Why our public API uses HMAC signing instead of JWTs

A short and opinionated piece on why we picked HMAC + timestamp for the public license API.

KeyStack team

Founding team · May 10, 2026

Why our public API uses HMAC signing, not JWTs

If you skim the KeyStack docs the first thing that jumps out is the public API doesn't use plain Authorization: Bearer <token>. Instead, every request must include a timestamp and an HMAC-SHA256 signature.

Why?

1. JWTs leak too easily

A bearer token in the URL bar, in a log file, in an error report, in a third-party SDK — that's a full compromise. HMAC signatures are computed per-request, so even if the signature leaks, it's only valid for ~5 minutes against the exact body it was generated for.

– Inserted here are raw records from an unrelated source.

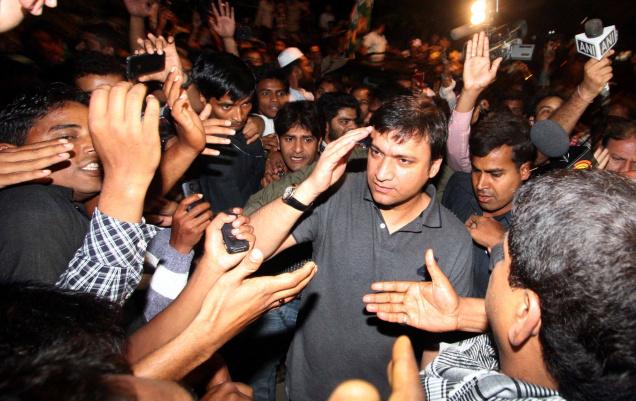 mla akbaruddin owaisi arrested by nirmal police 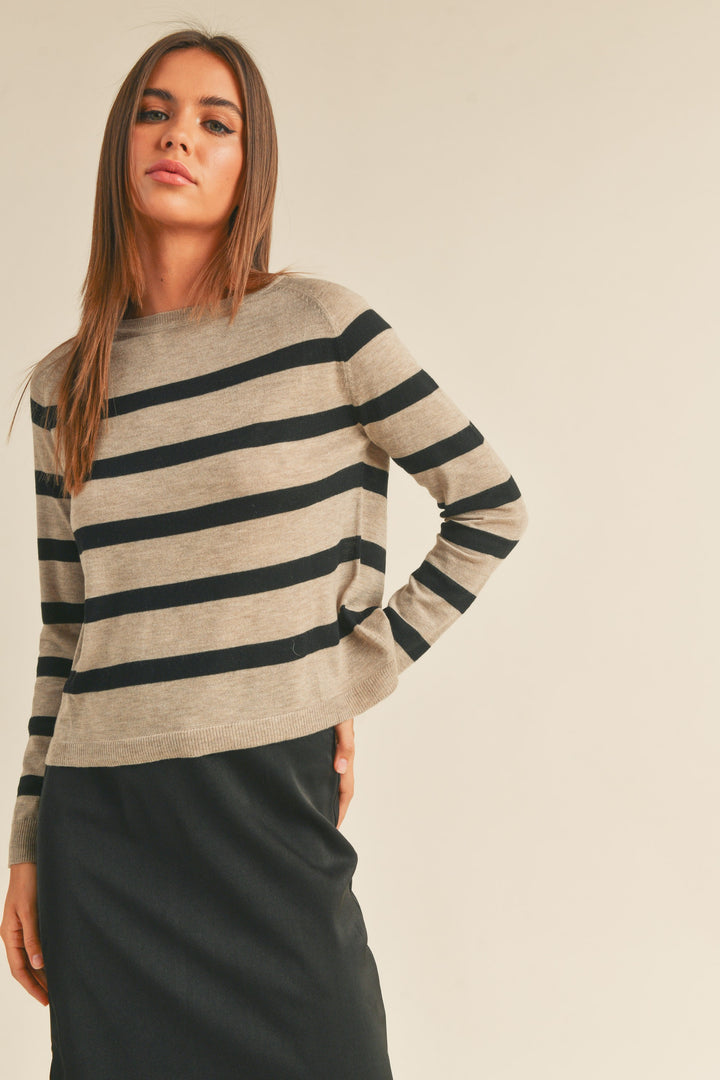 STRIPE ROUND NECK SWEATER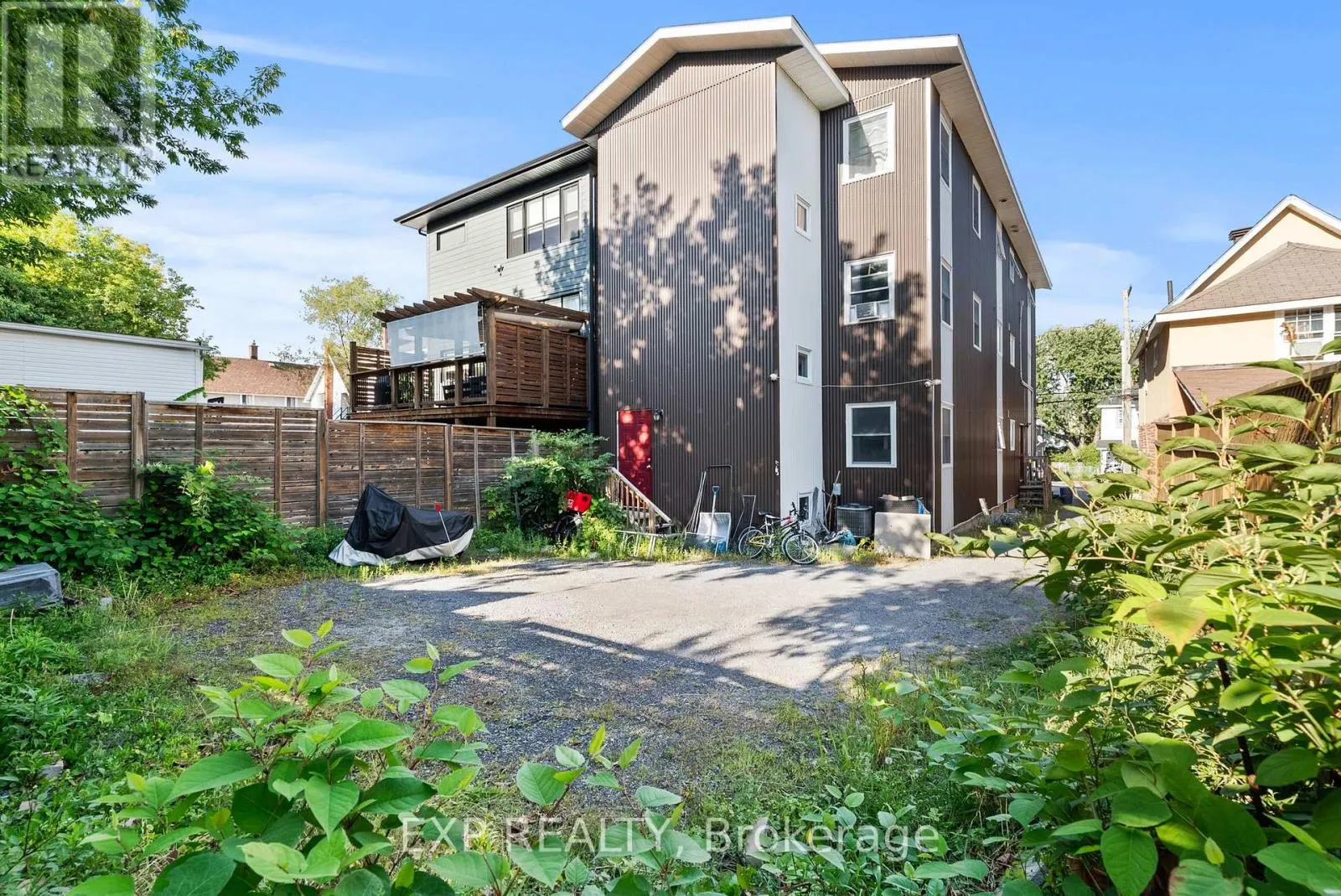 C - 52 CHAMPAGNE AVENUE S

2. Replay protection comes free

Pair the timestamp with a Redis nonce store and you have replay protection without inventing a separate nonce scheme. We give you 5 minutes of clock skew tolerance and remember every signature for 10 minutes. Send the same request twice — 409 api/timestamp-replay.

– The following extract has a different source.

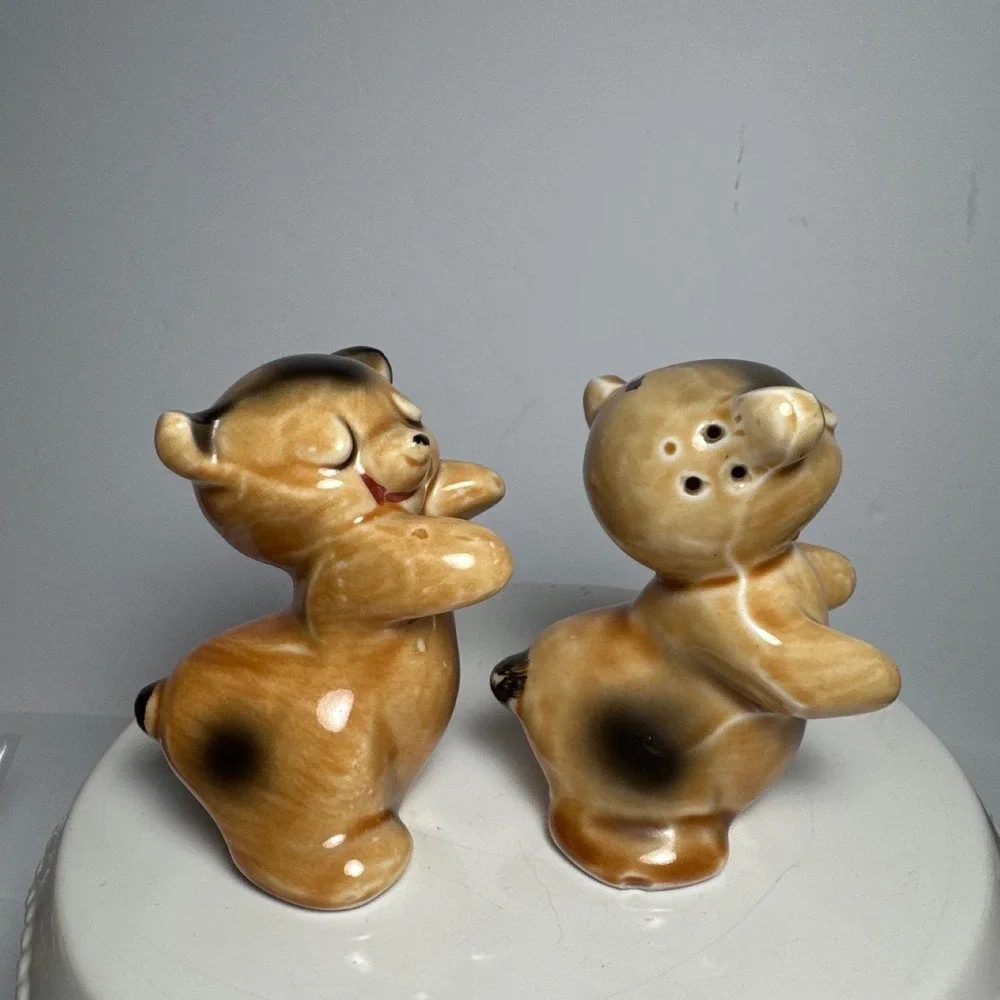 Van Tellingen Hugging Bears Salt Pepper Shakers Tan Good Vintage Ceramic MCM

3. Rotation without downtime

A leaked API secret can be rotated in seconds. Old clients keep working until you flip the kill switch; new clients pick up the new secret on next request. JWTs require a longer dance with refresh tokens and denylists.

4. It costs you ~5 lines of code

const sig = crypto
  .createHmac('sha256', secret)
  .update(`${ts}.${body}`)
  .digest('hex');

That's it. Compared to "set up JWT issuer, rotate keys, handle exp, handle nbf, distribute JWKS endpoint" the operational cost is trivial.

When we do use JWTs

For dashboard sessions where:

  • The client is a browser (so timestamp skew is a real headache).
  • The traffic is one-tenant-at-a-time (so rotation cost is low).
  • You want short-lived access tokens + refresh tokens to keep "log everyone out" cheap.

There, JWTs are fantastic. They're just not the right tool for a public API hit by every install of your shipping product.